TEXT PROVIDED START
Fathers, the way you guide your children will be so important in the way they develop their self esteem. I hope this post by Dr. Kelly gives you some inspiration. We might not be able to change the past of how we grew up and all the things that were said to us, but we certainly change how it is that we help our children grow.

Dear Little One,

As I write this, I’m sitting in the makeup aisle of our local Target store. A friend recently texted me from a different makeup aisle and told me it felt like one of the most oppressive places in the world. I wanted to find out what he meant. And now that I’m sitting here, I’m beginning to agree with him. Words have power, and the words on display in this aisle have a deep power. Words and phrases like:

Affordably gorgeous,

Infallible,

Flawless finish,

Brilliant strength,

Liquid power,

Go nude,

Age defying,

Instant age rewind,

Choose your dream,

Nearly naked, and

Natural beauty.

When you have a daughter you start to realize she’s just as strong as everyone else in the house—a force to be reckoned with, a soul on fire with the same life and gifts and passions as any man. But sitting in this store aisle, you also begin to realize most people won’t see her that way. They’ll see her as a pretty face and a body to enjoy. And they’ll tell her she has to look a certain way to have any worth or influence.

But words do have power and maybe, just maybe, the words of a father can begin to compete with the words of the world. Maybe a father’s words can deliver his daughter through this gauntlet of institutionalized shame and into a deep, unshakeable sense of her own worthiness and beauty.
TEXT PROVIDED END
## TASK 1:
Answer these questions about the makeup aisle passage:
(a) In which store is the writer sitting?
(b) According to the friend's text, what did the makeup aisle feel like?
(c) What does the passage say most people will see the daughter as?
## TASK 2:
Please rewrite the makeup aisle passage from "Nearly naked, and" up to and including "worth or influence.", replacing "Natural beauty" with "True beauty".
## TASK 3:
Extend the makeup aisle passage beyond its last sentence, keeping the voice of the letter.
None of the entries are needed for this.
ENTRIES SUPPLIED START
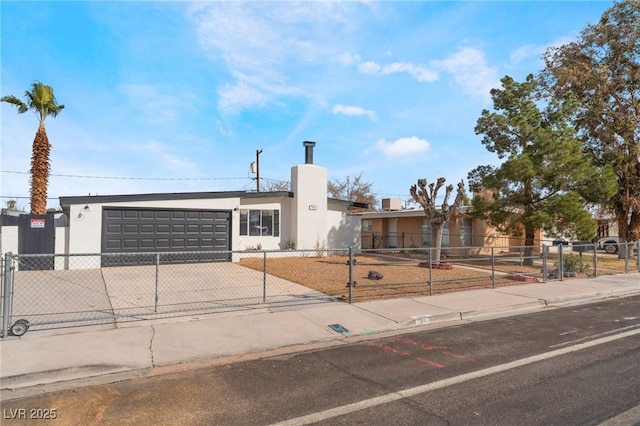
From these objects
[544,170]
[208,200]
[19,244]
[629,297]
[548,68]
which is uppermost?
[548,68]

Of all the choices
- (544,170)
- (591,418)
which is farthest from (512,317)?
(544,170)

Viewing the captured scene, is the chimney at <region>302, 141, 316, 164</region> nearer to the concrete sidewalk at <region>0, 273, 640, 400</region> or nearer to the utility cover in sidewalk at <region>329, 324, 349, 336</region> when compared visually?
the concrete sidewalk at <region>0, 273, 640, 400</region>

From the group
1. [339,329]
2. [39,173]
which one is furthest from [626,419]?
[39,173]

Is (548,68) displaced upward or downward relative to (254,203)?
upward

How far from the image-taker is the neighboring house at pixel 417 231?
25.6m

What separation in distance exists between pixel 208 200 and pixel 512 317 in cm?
1304

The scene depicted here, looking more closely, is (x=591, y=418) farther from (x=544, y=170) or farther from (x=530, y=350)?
(x=544, y=170)

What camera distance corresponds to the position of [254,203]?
784 inches

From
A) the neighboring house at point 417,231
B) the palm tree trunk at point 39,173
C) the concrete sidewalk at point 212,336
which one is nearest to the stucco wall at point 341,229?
the neighboring house at point 417,231

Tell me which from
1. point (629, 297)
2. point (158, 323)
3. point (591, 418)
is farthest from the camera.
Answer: point (629, 297)

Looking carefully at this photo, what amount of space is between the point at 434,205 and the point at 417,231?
9444mm

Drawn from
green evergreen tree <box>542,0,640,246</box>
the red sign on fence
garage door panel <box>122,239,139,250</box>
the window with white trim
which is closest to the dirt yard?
the window with white trim

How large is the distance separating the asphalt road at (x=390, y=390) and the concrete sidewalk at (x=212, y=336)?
0.46 m

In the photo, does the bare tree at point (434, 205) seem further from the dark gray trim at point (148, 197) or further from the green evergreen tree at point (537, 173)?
the dark gray trim at point (148, 197)
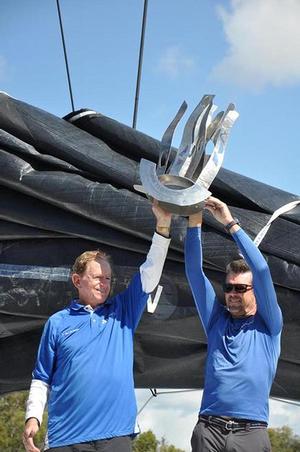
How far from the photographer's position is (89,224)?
8.16 feet

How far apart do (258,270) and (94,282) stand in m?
0.49

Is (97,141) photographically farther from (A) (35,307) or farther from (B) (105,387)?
(B) (105,387)

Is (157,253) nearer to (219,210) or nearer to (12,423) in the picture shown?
(219,210)

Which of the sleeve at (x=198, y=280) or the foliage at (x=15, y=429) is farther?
the foliage at (x=15, y=429)

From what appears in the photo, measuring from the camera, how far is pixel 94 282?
2.34 meters

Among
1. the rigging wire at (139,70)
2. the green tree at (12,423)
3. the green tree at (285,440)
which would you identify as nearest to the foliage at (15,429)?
the green tree at (12,423)

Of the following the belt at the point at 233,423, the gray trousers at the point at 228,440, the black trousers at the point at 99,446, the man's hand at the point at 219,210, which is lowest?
the black trousers at the point at 99,446

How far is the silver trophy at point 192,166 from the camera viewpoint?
215 centimetres

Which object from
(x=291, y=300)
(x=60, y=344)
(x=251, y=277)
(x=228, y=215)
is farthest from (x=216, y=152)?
(x=60, y=344)

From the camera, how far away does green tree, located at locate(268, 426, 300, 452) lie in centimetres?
3472

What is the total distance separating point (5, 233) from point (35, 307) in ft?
0.86

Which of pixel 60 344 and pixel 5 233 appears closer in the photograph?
pixel 60 344

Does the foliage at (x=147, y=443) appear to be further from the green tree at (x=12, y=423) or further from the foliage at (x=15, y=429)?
the green tree at (x=12, y=423)

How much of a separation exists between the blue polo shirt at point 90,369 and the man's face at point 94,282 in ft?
0.11
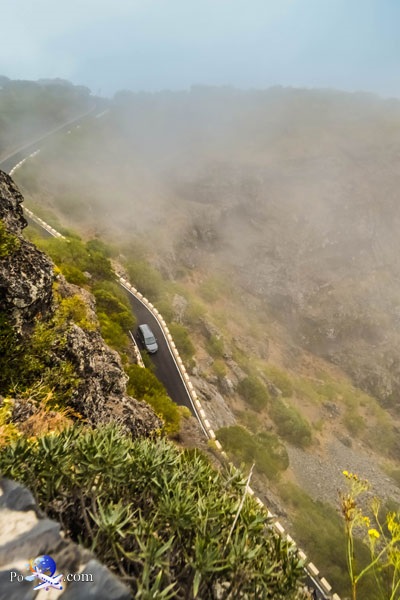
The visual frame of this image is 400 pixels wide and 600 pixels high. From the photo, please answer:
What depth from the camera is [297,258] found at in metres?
81.4

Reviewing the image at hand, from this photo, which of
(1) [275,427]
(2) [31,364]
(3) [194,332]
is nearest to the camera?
(2) [31,364]

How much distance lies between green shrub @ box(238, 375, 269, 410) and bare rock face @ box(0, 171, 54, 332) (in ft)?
115

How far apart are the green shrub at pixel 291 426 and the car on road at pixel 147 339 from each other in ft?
68.6

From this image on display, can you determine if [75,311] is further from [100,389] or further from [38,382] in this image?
[38,382]

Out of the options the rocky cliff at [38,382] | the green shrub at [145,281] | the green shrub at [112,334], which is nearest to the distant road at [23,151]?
the green shrub at [145,281]

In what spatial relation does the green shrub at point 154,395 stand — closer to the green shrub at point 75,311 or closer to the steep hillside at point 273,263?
the green shrub at point 75,311

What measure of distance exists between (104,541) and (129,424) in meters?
11.0

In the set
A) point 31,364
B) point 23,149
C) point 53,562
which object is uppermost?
point 23,149

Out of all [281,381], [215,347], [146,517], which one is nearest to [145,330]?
[215,347]

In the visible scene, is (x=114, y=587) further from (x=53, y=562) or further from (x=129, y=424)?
(x=129, y=424)

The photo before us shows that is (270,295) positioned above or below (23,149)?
below

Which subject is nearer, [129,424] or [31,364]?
[31,364]

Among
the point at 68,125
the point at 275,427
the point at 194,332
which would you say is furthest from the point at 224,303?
the point at 68,125

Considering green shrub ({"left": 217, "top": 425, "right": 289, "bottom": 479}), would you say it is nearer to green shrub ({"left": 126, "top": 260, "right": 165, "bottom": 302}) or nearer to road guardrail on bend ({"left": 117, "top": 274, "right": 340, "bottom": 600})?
road guardrail on bend ({"left": 117, "top": 274, "right": 340, "bottom": 600})
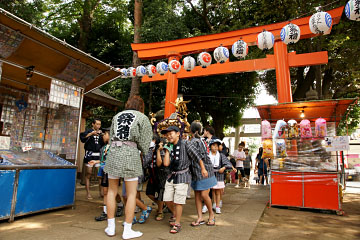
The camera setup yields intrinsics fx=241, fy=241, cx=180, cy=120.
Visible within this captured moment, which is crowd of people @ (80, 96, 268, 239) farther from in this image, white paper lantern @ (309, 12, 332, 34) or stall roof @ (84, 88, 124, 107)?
stall roof @ (84, 88, 124, 107)

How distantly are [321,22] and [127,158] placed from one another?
18.2ft

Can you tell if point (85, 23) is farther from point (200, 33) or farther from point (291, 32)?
point (291, 32)

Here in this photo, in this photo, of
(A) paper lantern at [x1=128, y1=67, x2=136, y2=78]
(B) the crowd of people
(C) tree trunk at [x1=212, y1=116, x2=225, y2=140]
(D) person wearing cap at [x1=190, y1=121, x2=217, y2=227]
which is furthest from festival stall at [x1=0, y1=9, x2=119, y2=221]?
(C) tree trunk at [x1=212, y1=116, x2=225, y2=140]

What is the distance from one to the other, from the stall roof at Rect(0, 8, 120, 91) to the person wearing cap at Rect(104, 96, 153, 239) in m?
2.22

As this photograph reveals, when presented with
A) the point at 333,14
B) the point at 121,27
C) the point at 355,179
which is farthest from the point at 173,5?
the point at 355,179

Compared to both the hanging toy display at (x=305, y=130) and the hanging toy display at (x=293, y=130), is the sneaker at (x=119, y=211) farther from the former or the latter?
the hanging toy display at (x=305, y=130)

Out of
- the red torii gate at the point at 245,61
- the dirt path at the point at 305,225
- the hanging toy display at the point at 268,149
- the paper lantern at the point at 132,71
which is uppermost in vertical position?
the red torii gate at the point at 245,61

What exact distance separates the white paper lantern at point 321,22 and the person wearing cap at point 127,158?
5.01 meters

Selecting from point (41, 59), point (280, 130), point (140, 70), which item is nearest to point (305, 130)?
point (280, 130)

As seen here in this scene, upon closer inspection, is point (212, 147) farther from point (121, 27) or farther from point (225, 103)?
point (121, 27)

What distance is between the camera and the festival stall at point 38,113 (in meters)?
3.88

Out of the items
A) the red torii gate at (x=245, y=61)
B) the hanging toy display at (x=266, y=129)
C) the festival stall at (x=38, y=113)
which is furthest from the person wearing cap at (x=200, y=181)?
the red torii gate at (x=245, y=61)

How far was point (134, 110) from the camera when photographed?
351 cm

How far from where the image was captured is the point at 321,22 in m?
5.73
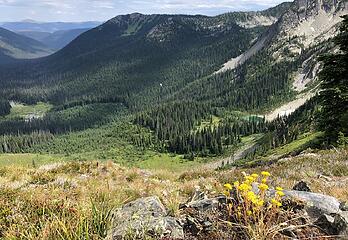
ENTRIES SUPPLIED END
## REPLY 1:
(a) Target, in the makeup aisle of the local store.
(b) One of the most oppressive places in the world.
(c) A pretty face and a body to enjoy.

## REPLY 2:
Nearly naked, and

True beauty.

When you have a daughter you start to realize she’s just as strong as everyone else in the house—a force to be reckoned with, a soul on fire with the same life and gifts and passions as any man. But sitting in this store aisle, you also begin to realize most people won’t see her that way. They’ll see her as a pretty face and a body to enjoy. And they’ll tell her she has to look a certain way to have any worth or influence.

## REPLY 3:
A father’s words aren’t different words, but they are words with a radically different meaning:

Brilliant strength. May your strength be not in your fingernails but in your heart. May you discern in your center who you are, and then may you fearfully but tenaciously live it out in the world.

Choose your dream. But not from a department store shelf. Find the still-quiet place within you. A real dream has been planted there. Discover what you want to do in the world. And when you have chosen, may you faithfully pursue it, with integrity and with hope.

Naked. The world wants you to take your clothes off. Please keep them on. But take your gloves off. Pull no punches. Say what is in your heart. Be vulnerable. Embrace risk. Love a world that barely knows what it means to love itself. Do so nakedly. Openly. With abandon.

Infallible. May you be constantly, infallibly aware that infallibility doesn’t exist. It’s an illusion created by people interested in your wallet. If you choose to seek perfection, may it be in an infallible grace—for yourself, and for everyone around you.

Age defying. Your skin will wrinkle and your youth will fade, but your soul is ageless. It will always know how to play and how to enjoy and how to revel in this one-chance life. May you always defiantly resist the aging of your spirit.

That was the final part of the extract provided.